Bangla is one of the most widely used languages worldwide. This paper presents an application of image retrieval techniques to automatically judge the aesthetic quality of handwritten Bangla isolated characters. Retrieval techniques are also adapted to give improvement suggestions, with a plan to incorporate the methods in applications which can assist in learning/teaching handwriting. The proposed method borrows key concepts from content-based image retrieval. Our method was tested on the BanglaLekha-Isolated data set, which contains images of 84 Bangla characters, with nearly 2000 samples per character. The data set contains evaluation of the aesthetic quality of the handwriting judged on a scale of 1-5. For this work, the dataset was partitioned into a test set of 400 images and a database-set of ≈ 1600 images, per Bangla character. Assuming that a scoring difference of 1 is acceptable, the proposed method achieves an accuracy of 77.39% when using features extracted by a convolutional neural network based autoencoder. Experiments were also done with the popular HOG feature. However, the autoencoder-based results showed clear superiority compared the HOG-based results. Our proposed method for improvement suggestions also shows that it is possible to shows samples from the dataset which will help users improve their handwriting while requiring small changes to their own handwriting.

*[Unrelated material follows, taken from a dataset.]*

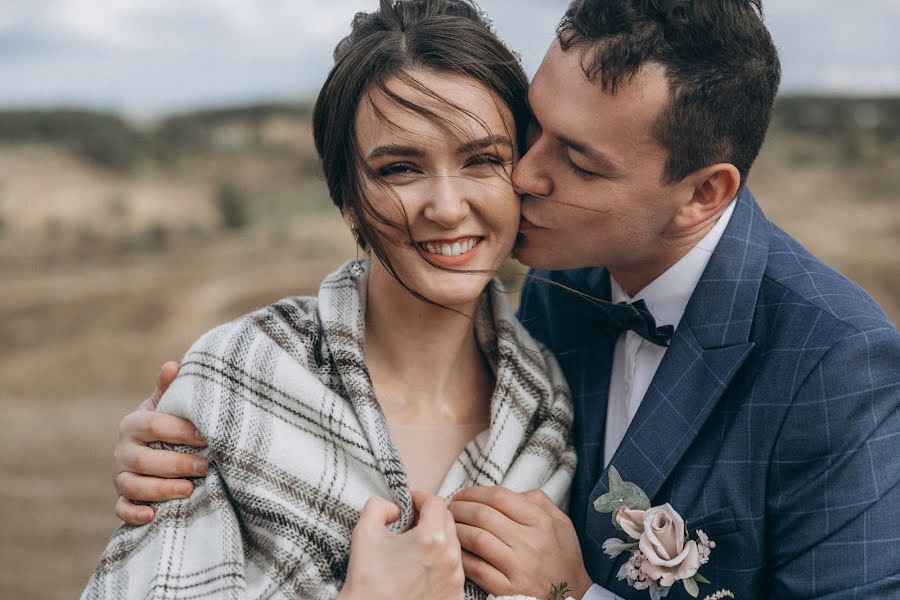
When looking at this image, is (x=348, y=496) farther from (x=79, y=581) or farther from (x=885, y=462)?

机译:Bangla是全球最广泛使用的语言之一。本文介绍了图像检索技术的应用,以自动判断手写孟加拉孤立的人物的美学质量。检索技术也适于提供改进的建议,其中计划在可以帮助学习/教学笔迹中纳入应用中的方法。所提出的方法借用基于内容的图像检索的关键概念。我们的方法在Banglalekha-隔离的数据集上进行了测试,其中包含84个Bangla字符的图像,每个字符有近2000个样本。数据集包含评估在1-5的等级判断的手写的美学质量。对于此工作,数据集被分区为400个图像的测试集和数据库集的≈1600张图片,每个孟加拉字符。假设在使用基于卷积神经网络的AuteNcoder提取的特征时,所提出的方法可以实现77.39 %的准确度。实验也是通过流行的猪特征完成的。然而,基于AutoEncoder的结果表明,比较了基于生猪的结果。我们提出的改进建议方法还表明,可以从数据集中显示样本,这将有助于用户提高其手写,同时需要对自己的笔迹进行小的变化。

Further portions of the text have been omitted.